In developing a parcel for a primary retail tenant, opportunities may be present to initiate the development of a pad or outparcel. This article discusses threshold issues that a developer should consider in the initial development of a parcel.

The developer must obviously determine at the outset whether the parcel involved would lend itself to the development of a pad or an outparcel. Among the factors to be considered would be the sufficiency of parking, access, drainage, and utilities and, most importantly, the compatibility of the potential outparcel development to the primary tenant. The primary tenant will be concerned with the nature of the use of the pad and its impact on parking and visibility. A developer would not be well served to protect the potential for an outparcel development at the cost of negatively affecting the marketability of the larger parcel itself.

Assuming that the parcel satisfies the initial threshold considerations, the developer should anticipate when negotiating the lease transaction with the primary tenant, the subsequent pad or outparcel development. The issues would include, in addition to parking ratios, permitted uses and no-build areas, common area maintenance, payment of real estate taxes, and cross-easements such as for parking, drainage, and utilities. If an outparcel or pad development is likely, the developer might even want to record a declaration (approved by the primary tenant) that creates cross-easements and implements the items referenced above.

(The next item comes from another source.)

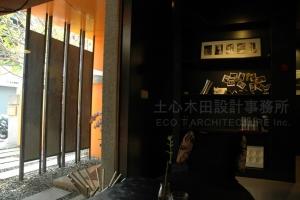 築咖啡 (Arch Cafe)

A further consideration would be to anticipate the possibility that the larger parcel could itself be subdivided into two legal lots or, in lieu of a formal subdivision, developed by utilizing an alternative structure such as a retail condominium or, less likely, a sandwich ground lease layer in which the property owner enters into a ground lease with an affiliate for the separate portions of the larger parcel. These issues need to be addressed and anticipated in the initial lease document that is negotiated with the primary tenant. Failure to do so will complicate the potential outparcel development.